Great point. How many CDs do we all have with 2 songs we like and 9 that are "filler" tracks? The kicker there is that word "filler", because 10 of us could all buy the same CD and like 2 different songs.

My big turnoff to streaming is this. First of all my only exposure to streaming is Pandora. Years ago when they started. I got it, listened from time to time but quit because of this.

I typed in David Sanborn. I got two songs by Sanborn and then started to get other sax players. I don't WANT other sax players. I want Sanborn. If I want Grover Washington, another idol of mine, I will ask for Grover Washington. That same concept is why I will NEVER listen to the radio. 2 songs, 8 minutes of commercials, then 2 more songs that THEY choose for me. I have many gigs of music on a thumb drive in my car. My radio allows me to search by song title, artist, genre, etc. So when I feel like hearing Dr Dog, I can listen to the 15 Dr Dog songs I have. Then maybe Dawes. Then maybe Willie Nelson. On days I just want music of any kind I set it to random and it can randomly pick songs from those many gigs.

Does Spotify play JUST a selected artist? I hear people talk about their Spotify playlist. I don't know what that means in context. Do you have to add songs one at a time when they play? Do you specify artists? Also I don't live on my cell phone. I use computers for almost everything but phone calls. (Of course when I am away from home I use it for other things, but so many people use their cell phone in lieu of a computer and I don't know why anybody prefers reading that tiny screen and pecking on the screen like a chicken eating grain.)

I also don't like having to create accounts for everything. Every time you do that exposes you to the inevitable security breach where your information is stolen, or as often happens, greedily sold to mass emailers.

Floyd also made a good point about young people not buying music because they stream 24/7 and sales is one of the major metrics used to form a perspective of old vs new. What is selling and what is not.
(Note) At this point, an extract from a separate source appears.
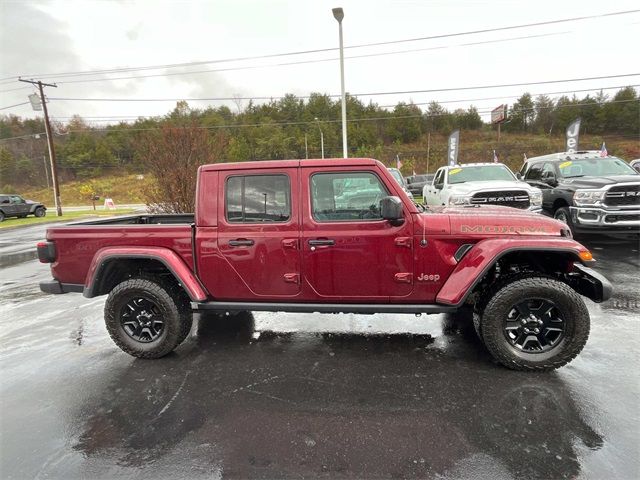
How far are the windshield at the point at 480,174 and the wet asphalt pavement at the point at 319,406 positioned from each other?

A lot factors into it. Bands now make so much money so fast that after a few years they consider that they may have milked their audience to the point where they are dry and then branch out into new projects so they can start the milking process again. They (sometimes thankfully) don't stay together long enough to get old and put out weak reinventions of their former self and play the nostalgia tours. (see: REO Speedwagon, Journey, Styx... there comes a point to let it go.) So music doesn't have a chance to get "old" anymore. A lot to consider in this discussion.

Last edited by eddie1261; 01/27/22 06:35 AM.